Complete Steps A+B before spending any web budget.
If exhausted mid-step: emit ~ c{id}: BUDGET-EXHAUSTED -- not checked and stop.
Input: VERIFY_PACKET
VERIFY_PACKET
=============================================================
repo_root: /tmp/repo-analysis-XXXXXX <- use this path directly
repo_structure: <directory listing>
files_read: <list of files main agent already read, with strategies>
arch_graph: <ARCH_GRAPH JSON -- nodes[] and edges[] arrays>
claims: <claim-manifest XML>
=============================================================
On receipt:
- Record
repo_root. NEVER re-clone. - Parse
arch_graphinto working GRAPH state. - Parse
claim-manifestand partition: CONFIRMED (spot-check), INFERRED/SPECULATIVE (full). - Log:
Verifier received N claims, M graph edges (confirmed: X, unconfirmed: Y)
Step A -- Code Pass (all claims, no web or graph budget)
Process ALL claims against repo source before any graph or web work.
CONFIRMED claims:
Grep the cited source file/line
Hit -> mark SPOT-CHECKED
Miss -> mark NEEDS-WEB
INFERRED / SPECULATIVE claims:
STEP 1 -- Grep/ls from hint (~30-50 tokens)
Hit -> mark CODE-CONFIRMED
Miss -> STEP 2
STEP 2 -- Was hinted file in main agent's files_read?
YES -> grep only (never re-fetch). Still miss -> mark NEEDS-WEB
NO -> check length: wc -l
<= 80 lines: read hint range (sed -n)
> 80 lines: grep-only
Hit -> mark CODE-CONFIRMED; miss -> mark NEEDS-WEB
Re-fetch rule: if a file is in files_read, NEVER re-fetch it. Grep the local clone.
Step B -- DFS Graph Check (ARCH_GRAPH edge verification)
This step verifies the structural accuracy of the component relationship graph. It is the primary mechanism for catching diagram errors like co-location vs. separation, call direction, and which components actually share process space.
B1. Prioritise unconfirmed edges
Process edges in this order:
confirmed: falseedges first -- these are the main agent's guessesconfirmed: trueedges with high architectural significance:containsedges (co-location / process boundaries)guardsedges (security layer coverage)- Any edge involving a
security-layernode
Skip confirmed: true non-security edges if budget is tight.
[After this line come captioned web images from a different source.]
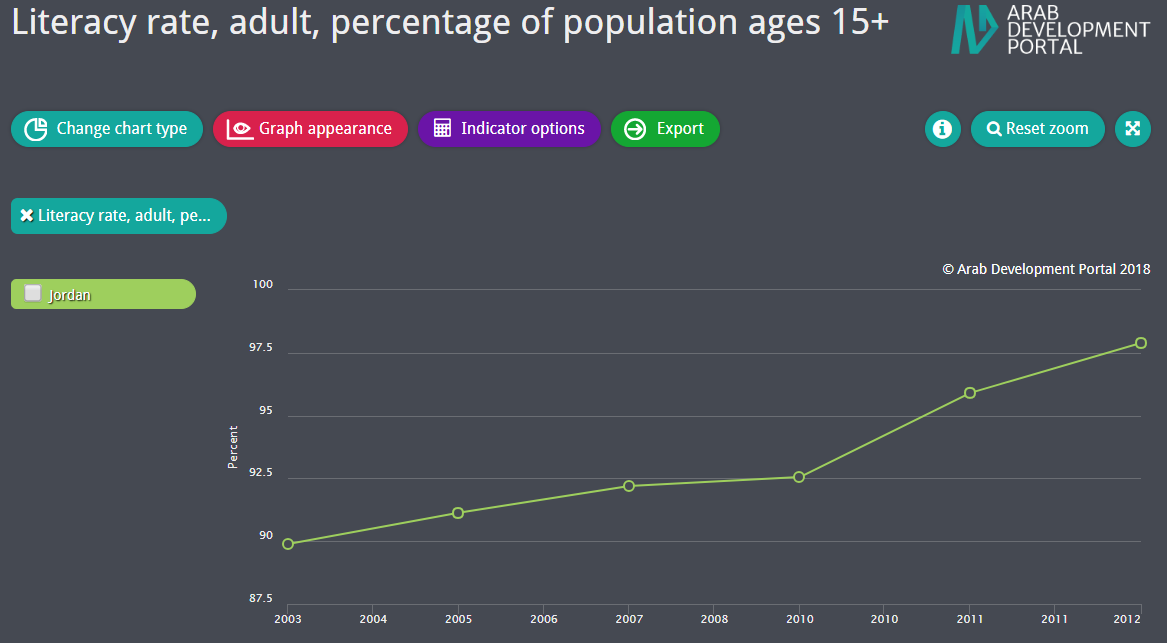 Adult Literacy Rate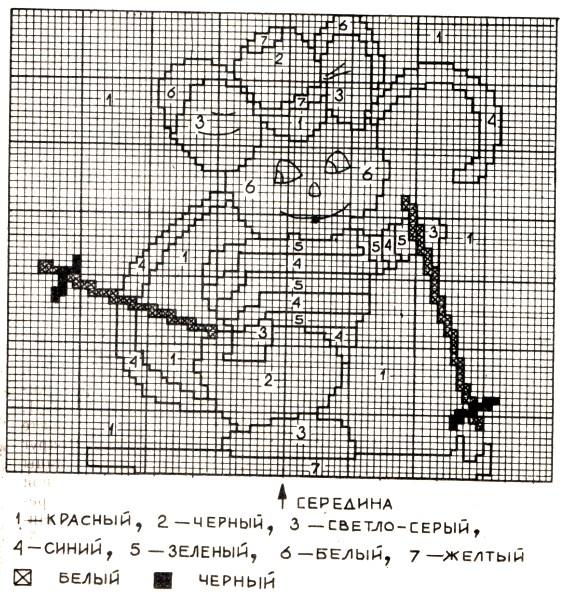 Пуловер с мышонком: рисунок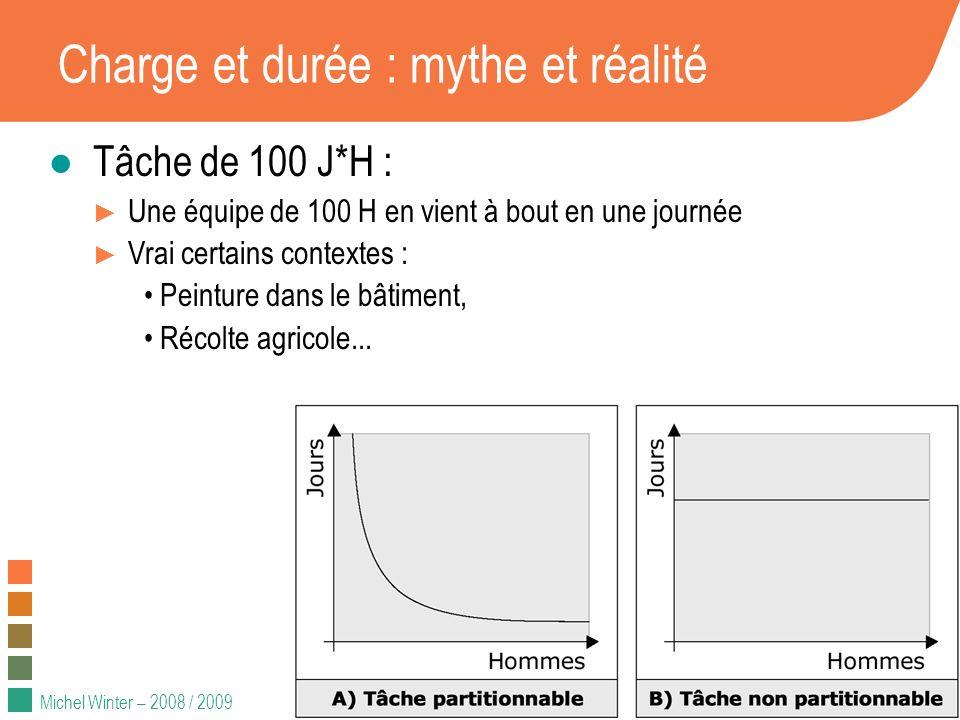 Michel Winter – 2008 / 2009 Charge et durée : mythe et réalité Tâche de 100 J*H : Une équipe de 100 H en vient à bout en une journée Vrai certains con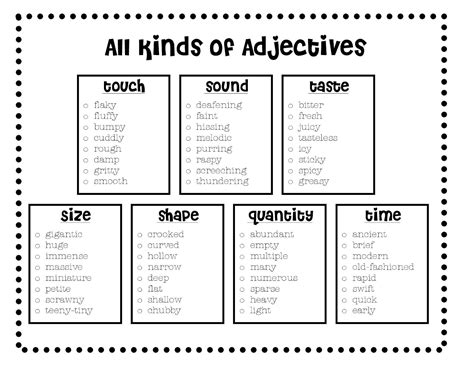 Adjectives For Essays by Descriptive Writing Graphic Organizer List Descriptive Adjectives School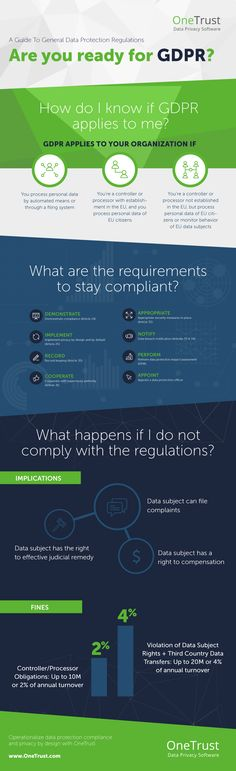 OneTrust GDPR Readiness Infographic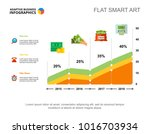 three financial area charts... | Shutterstock .eps vector #1016703934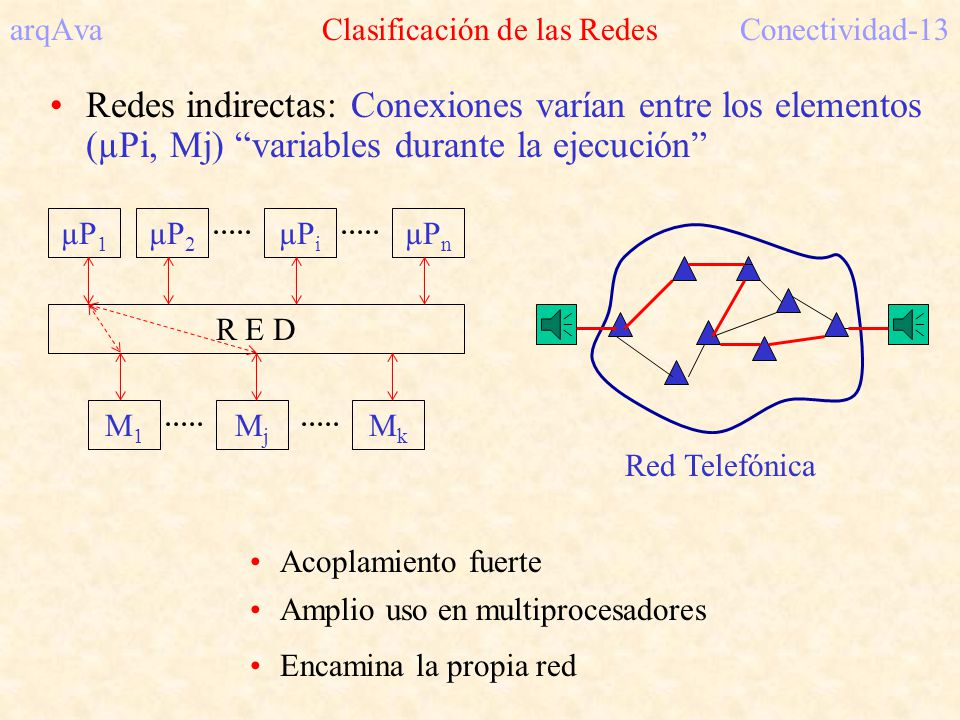Red Telefónica arqAva Clasificación de las RedesConectividad-13 Redes indirectas: Conexiones varían entre los elementos (µPi, Mj) variables durante la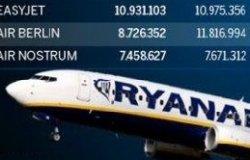 Испанцы вычислили самого дешевого авиаперевозчика – ирландский Ryanair
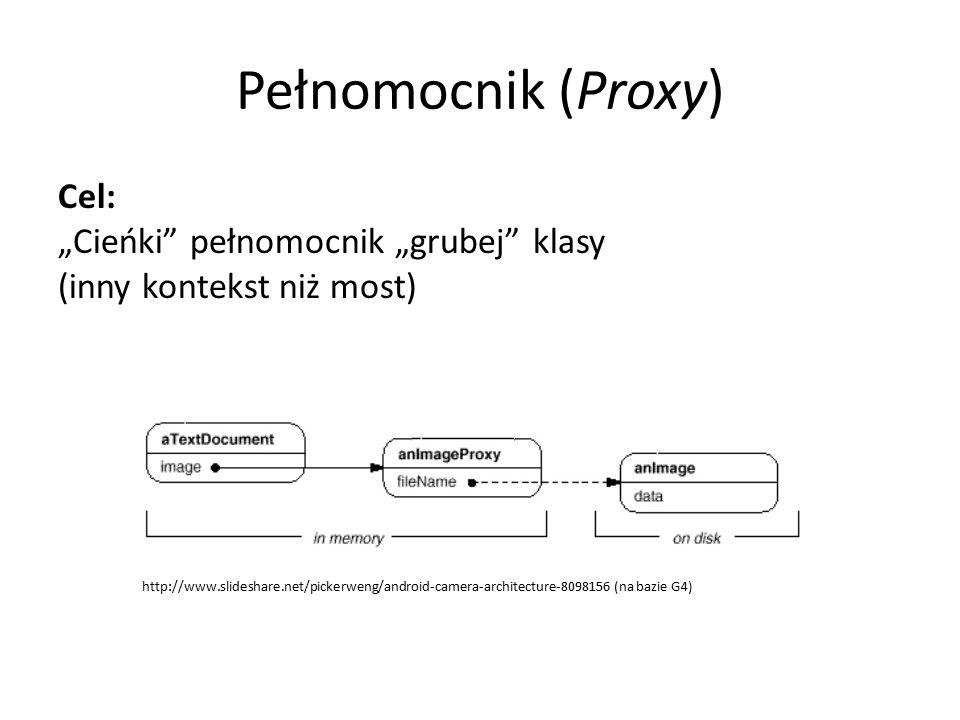 """Pełnomocnik (Proxy) Cel: """"Cieńki pełnomocnik """"grubej klasy (inny kontekst niż most) http://www.slideshare.net/pickerweng/android-camera-architecture-8098156 (na bazie G4)"""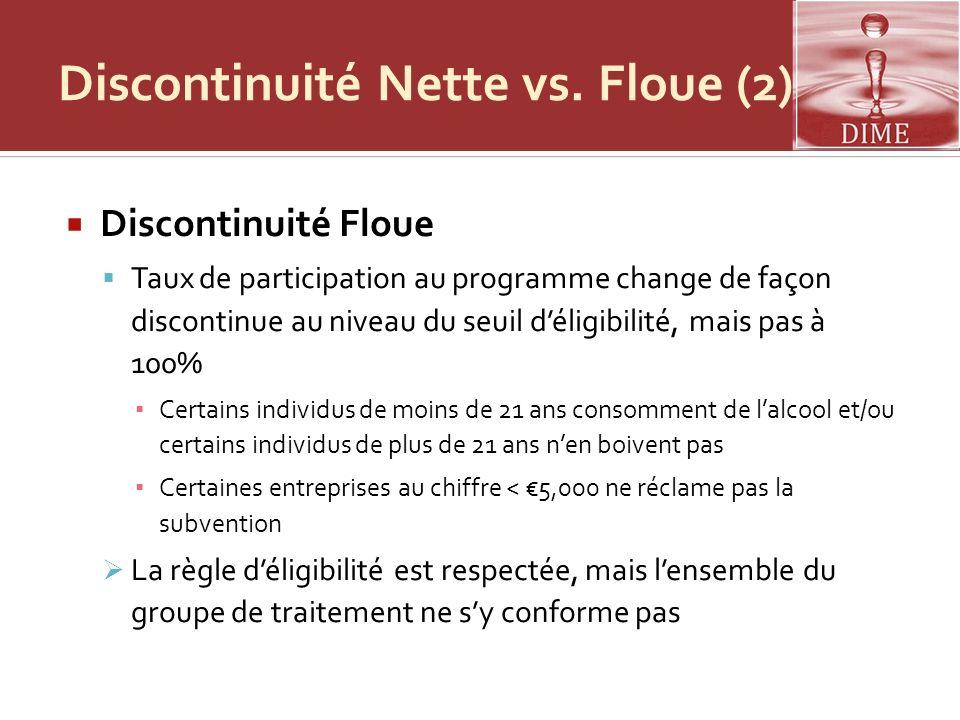 Discontinuité Nette vs. Floue (2) Discontinuité Floue Taux de participation au programme change de façon discontinue au niveau du seuil déligibilité,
B2. DFS traversal procedure
For each edge { from: A, to: B, type: T, label: L }:
1. IDENTIFY the source files for nodes A and B
- Use node.file if present
- Otherwise: grep -r "class {label}\|const {label}\|export.*{label}" src/ -l | head -3
2. GREP for the relationship in A's file:
grep -n "{B.label}\|{B's exported name}" {A.file} | head -20
3. INTERPRET the grep result against the claimed edge type:
Type = "contains":
Look for: B instantiated inside A's class/constructor, B imported and held
as a class property, B's start() called from A's start().
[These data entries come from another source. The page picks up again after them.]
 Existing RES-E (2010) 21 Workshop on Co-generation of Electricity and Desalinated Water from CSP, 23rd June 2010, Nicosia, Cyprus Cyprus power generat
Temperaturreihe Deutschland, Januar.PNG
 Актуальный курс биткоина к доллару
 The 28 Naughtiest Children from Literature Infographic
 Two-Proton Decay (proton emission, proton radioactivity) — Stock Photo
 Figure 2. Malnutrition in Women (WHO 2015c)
Counter-evidence: B has its own process.argv / main() entrypoint,
B spawned via child_process.spawn or subprocess.
Type = "calls":
Look for: direct function/method call from A to B, import of B in A,
B's API used in A's request handler or dispatch logic.
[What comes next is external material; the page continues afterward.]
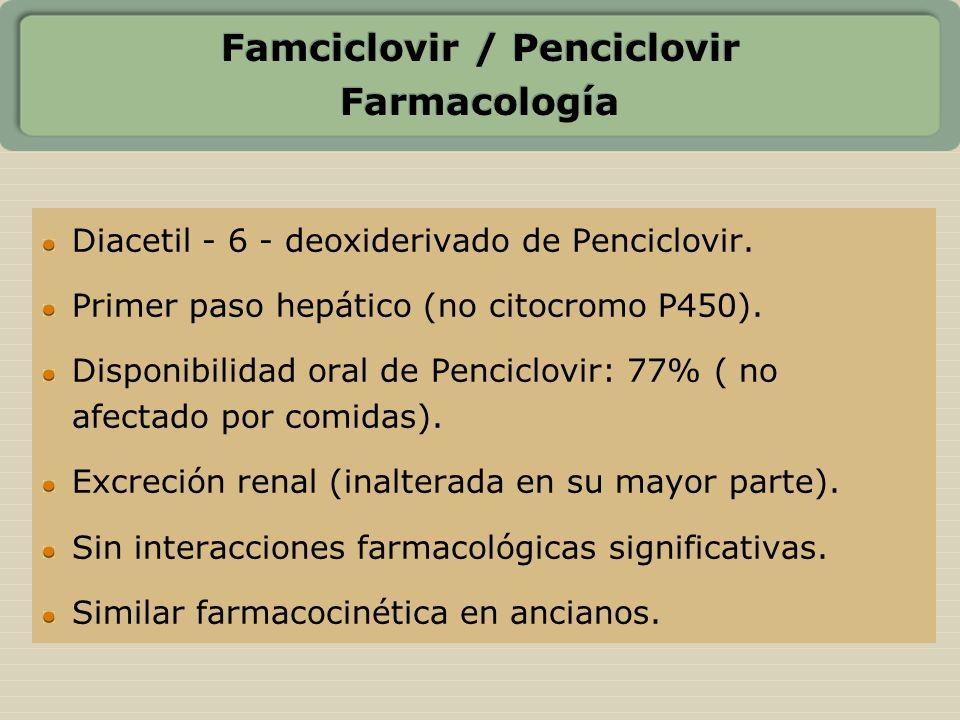 Famciclovir / Penciclovir Farmacología Diacetil - 6 - deoxiderivado de Penciclovir. Primer paso hepático (no citocromo P450). Disponibilidad oral de P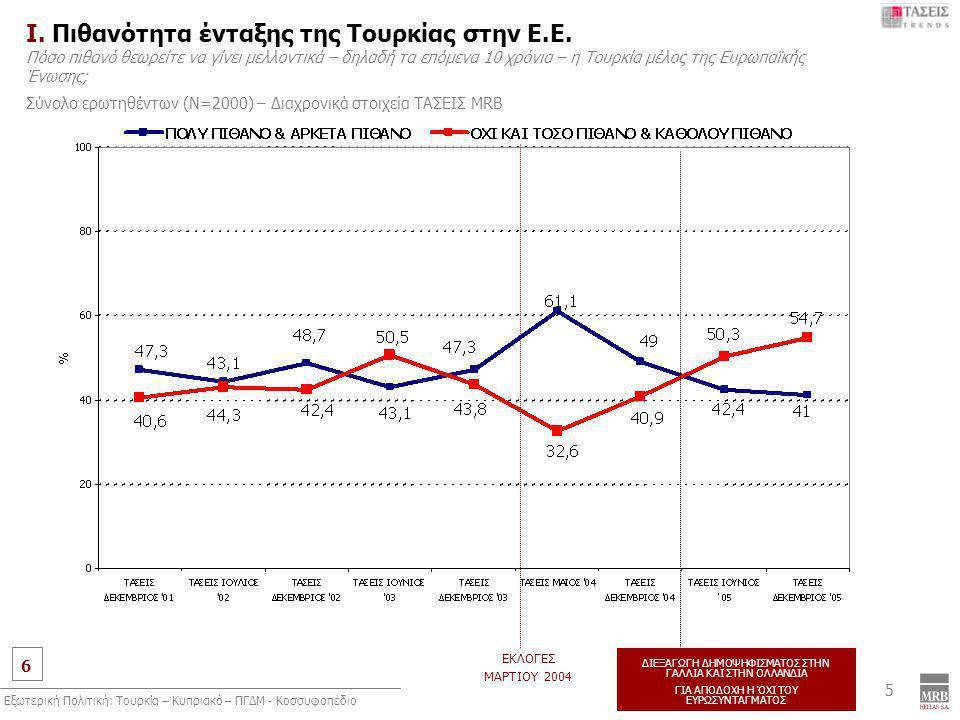 6 MRB, Συλλογή στοιχείων: 24 Νοεμβρίου έως 5 Δεκεμβρίου 2005 Εξωτερική Πολιτική: Τουρκία – Κυπριακό – ΠΓΔΜ - Κοσσυφοπέδιο 5 Ι. Πιθανότητα ένταξης της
Counter-evidence: A only receives callbacks FROM B, not calling B.
Type = "two-way":
Look for: A calls B AND B calls A (may need to grep B's file too).
Counter-evidence: traffic is one-directional.
Type = "guards":
Look for: B's processing ONLY proceeds after A returns/resolves,
middleware chain where A is before B, all entry paths to B pass through A.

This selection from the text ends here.